Mr Kitt said a key priority would be to raise the public profile of development issues in Ireland and to generate greater understanding of what is being achieved with the €350 million annual aid budget.

The Minister said he planned greater co-operation with the private sector in Ireland on development issues, as well as major new initiatives in the areas of education, agriculture and communications technology. Ireland Aid is also launching a new website next month. Some 90 per cent of respondents to the survey said they were "very much for" or "on the whole for" helping developing countries.

Most people get their information on the developing world from the media, with 92 per cent citing television news as the source, 65 per cent newspapers, and 45 per cent other television programmes. Asked to name the most serious problems facing developing countries, respondents identified natural disasters, war and conflict, and corruption.

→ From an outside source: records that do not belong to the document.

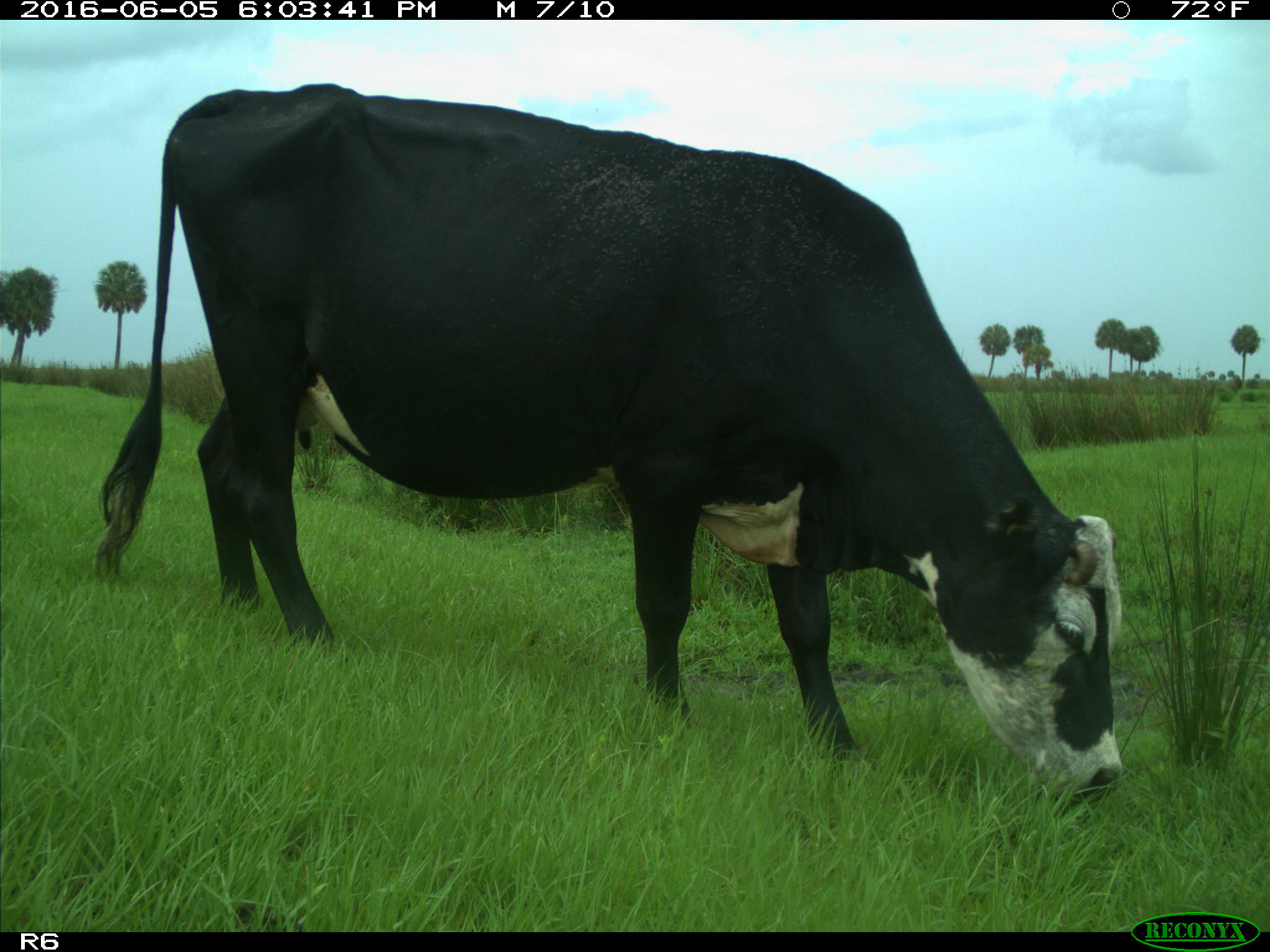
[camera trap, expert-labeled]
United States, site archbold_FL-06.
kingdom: Animalia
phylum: Chordata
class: Mammalia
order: Artiodactyla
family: Bovidae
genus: Bos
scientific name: Bos taurus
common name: domestic cow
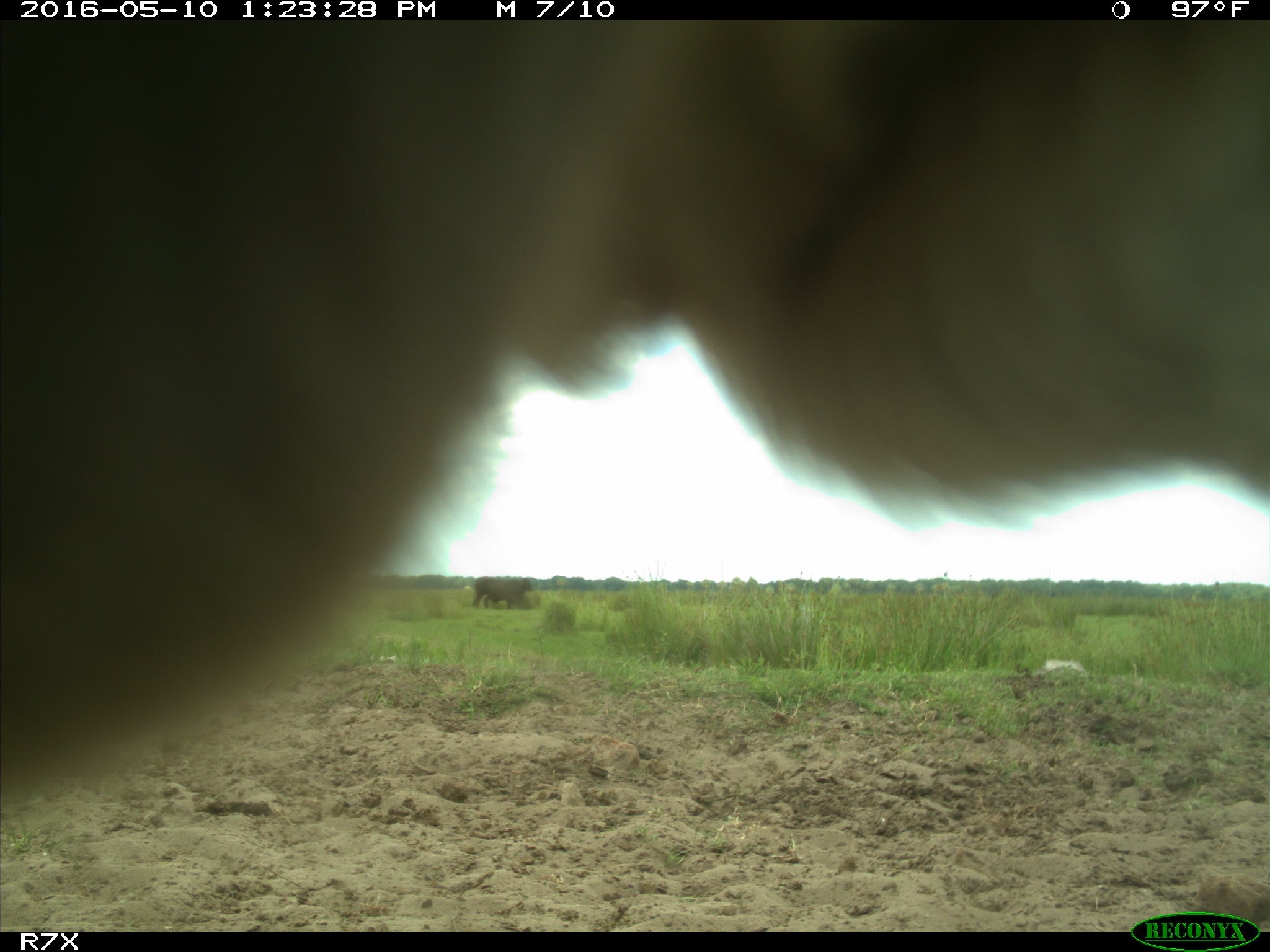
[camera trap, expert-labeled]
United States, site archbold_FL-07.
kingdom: Animalia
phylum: Chordata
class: Mammalia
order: Artiodactyla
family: Bovidae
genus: Bos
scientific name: Bos taurus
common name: domestic cow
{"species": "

Some 22 per cent said the Government's commitment to aid was too high, and 47 per cent said it was "about right". Only 15 per cent said it was too low.

Half of those asked had "no idea" how much money the Government spent on aid, and nearly everyone else underestimated the amount.

The findings were a "wake-up call" on the effectiveness of public information, Ms Maeve Collins of Ireland Aid told a seminar on the survey. Public understanding of development was "incomplete and vague", she said, and it would be "an uphill struggle" to change this.

However, Mr Howard Dalzell of Concern said it would be wrong to read too much into the research. There were many inconsistencies in the answers, he pointed out, and many people had given "virtuous" or "approved" answers.

"For example, people think aid is good but they don't know how much there is of it." Ireland Aid needed to remember that marketing wasn't "everything".